Por la noche, en la comisaría, quienes sufrieron las detenciones se reponen de los golpes y del gas pimienta, al que ya conocen pero del que aún ignoran sus efectos. Escuchan como, desde afuera, sus compañeros y compañeras pasan la noche pidiendo la libertad. Se abrazan a la mañana siguiente, cuando consiguen salir.

Peyón también habrá quedado satisfecho. Se habrá sentido respaldado. No sabe, todavía, que habrá juicios, como les supo predecir El Nariz Maggio cuando se fugó de la ESMA y los llamaba por teléfono para gozar de su libertad a pleno, mientras les decía: “Habrá un Nuremberg para ustedes, asesinos”. No alcanzó con recapturarlo y exhibir su cuerpo masacrado para que los y las demás aprendieran la lección. Nada de lo que hicieron alcanzó. Sólo lo salvará de la condena la impunidad biológica.

***

Cuando se entera de que la casa era propiedad del Giba Peyón, El Sueco Lordkipanidse se estremeció. Ya no cabía ninguna duda. No había que esperar a Basterra. Era la casa. Larga una risotada estruendosa, pero se pone serio rápidamente para trazar un perfil del torturador. “Los demás oficiales decían que, al estilo romano, era el que apuntaba con el dedo pulgar hacia abajo en todas las ocasiones. A nosotros, los prisioneros, en sus constantes ataques de ira, el tipo siempre nos hizo saber: ‘a ustedes hay que matarlos a todos’. Era su caballito de batalla. Nunca lo tomamos en chiste o como una gracia, porque el rictus de su cara siempre demostró que esa era su verdadera finalidad”.

La fiscal del tramo más importante judicialmente hasta ahora, Mercedes Soiza Reilly, resalta la labor de quienes sobrevivieron y continúan buscando pedacitos de verdad. “Estos hallazgos movilizan a los y las sobrevivientes pero también a quienes trabajamos en la construcción histórica de lo sucedido en estos espacios como consecuencia del Terrorismo de Estado. La memoria y el relato del testigo sigue siendo el elemento más valioso en estos procesos”.

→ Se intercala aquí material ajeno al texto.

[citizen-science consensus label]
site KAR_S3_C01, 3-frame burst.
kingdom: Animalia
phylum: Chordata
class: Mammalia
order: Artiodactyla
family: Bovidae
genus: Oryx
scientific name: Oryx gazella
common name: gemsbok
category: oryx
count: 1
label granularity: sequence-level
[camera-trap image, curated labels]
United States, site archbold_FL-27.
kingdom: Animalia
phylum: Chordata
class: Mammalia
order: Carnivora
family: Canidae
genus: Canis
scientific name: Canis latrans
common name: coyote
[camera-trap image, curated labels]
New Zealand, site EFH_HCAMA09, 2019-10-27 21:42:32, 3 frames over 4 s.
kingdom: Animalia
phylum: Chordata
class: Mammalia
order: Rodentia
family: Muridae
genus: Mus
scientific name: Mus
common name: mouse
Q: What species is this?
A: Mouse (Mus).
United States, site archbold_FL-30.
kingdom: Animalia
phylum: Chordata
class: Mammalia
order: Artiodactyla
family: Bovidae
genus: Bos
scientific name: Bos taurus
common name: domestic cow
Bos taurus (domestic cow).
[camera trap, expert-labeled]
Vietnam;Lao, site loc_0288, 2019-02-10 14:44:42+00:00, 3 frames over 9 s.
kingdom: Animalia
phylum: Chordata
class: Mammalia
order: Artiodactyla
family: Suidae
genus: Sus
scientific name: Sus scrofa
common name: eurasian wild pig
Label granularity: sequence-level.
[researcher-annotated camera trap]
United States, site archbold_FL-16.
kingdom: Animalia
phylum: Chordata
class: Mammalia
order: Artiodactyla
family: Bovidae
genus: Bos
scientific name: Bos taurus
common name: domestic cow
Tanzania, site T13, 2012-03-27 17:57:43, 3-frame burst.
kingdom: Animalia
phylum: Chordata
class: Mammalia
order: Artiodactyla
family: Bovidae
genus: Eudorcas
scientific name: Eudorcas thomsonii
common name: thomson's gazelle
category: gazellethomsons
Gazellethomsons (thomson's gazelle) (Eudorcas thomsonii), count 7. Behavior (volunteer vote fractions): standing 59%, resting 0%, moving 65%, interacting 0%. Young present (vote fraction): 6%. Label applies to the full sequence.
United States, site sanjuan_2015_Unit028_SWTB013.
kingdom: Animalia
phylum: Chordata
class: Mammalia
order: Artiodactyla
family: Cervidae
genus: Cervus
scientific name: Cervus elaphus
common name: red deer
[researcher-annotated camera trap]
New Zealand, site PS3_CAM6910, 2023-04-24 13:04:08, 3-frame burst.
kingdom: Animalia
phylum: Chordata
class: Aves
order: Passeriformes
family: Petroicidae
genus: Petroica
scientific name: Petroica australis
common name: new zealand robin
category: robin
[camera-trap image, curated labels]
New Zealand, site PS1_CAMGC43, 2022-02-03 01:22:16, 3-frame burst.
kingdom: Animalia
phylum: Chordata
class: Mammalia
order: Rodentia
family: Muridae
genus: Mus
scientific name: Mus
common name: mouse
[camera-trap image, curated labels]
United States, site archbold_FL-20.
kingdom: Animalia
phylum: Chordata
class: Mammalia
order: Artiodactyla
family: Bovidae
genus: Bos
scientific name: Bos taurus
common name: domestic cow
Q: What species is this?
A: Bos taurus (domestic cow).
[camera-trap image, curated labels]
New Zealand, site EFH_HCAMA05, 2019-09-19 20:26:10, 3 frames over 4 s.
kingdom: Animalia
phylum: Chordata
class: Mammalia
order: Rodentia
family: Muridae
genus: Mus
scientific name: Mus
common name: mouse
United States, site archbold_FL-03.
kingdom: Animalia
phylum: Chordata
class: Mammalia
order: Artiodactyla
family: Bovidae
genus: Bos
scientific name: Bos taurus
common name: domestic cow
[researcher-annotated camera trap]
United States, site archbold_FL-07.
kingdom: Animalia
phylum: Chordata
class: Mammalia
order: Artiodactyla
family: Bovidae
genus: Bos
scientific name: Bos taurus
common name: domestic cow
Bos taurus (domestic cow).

Fernando Enrique Peyón murió el 3 de julio de 2003, apenas 39 días después de la asunción de Néstor Kirchner. No alcanzó a ver las leyes de impunidad derogadas. No fue parte del juicio ESMA II, que condenó a sus compañeros del grupo de tareas. En alguna parte del submundo cruel en el que vivió, quizás esté enterándose de que se ha cerrado otro círculo. Tal vez encienda un cigarrillo, y diga: “¿Vieron?, había que matarlos a todos”. Pero ya nadie puede oirlo.

Ya todo el mundo que quiere saber, sabe que los y las sobrevivientes ganaron otra partida: reconocieron la sucursal de la ESMA que faltaba individualizar. Y se sabe también, Peyón, que la casa del terror era de tu padre.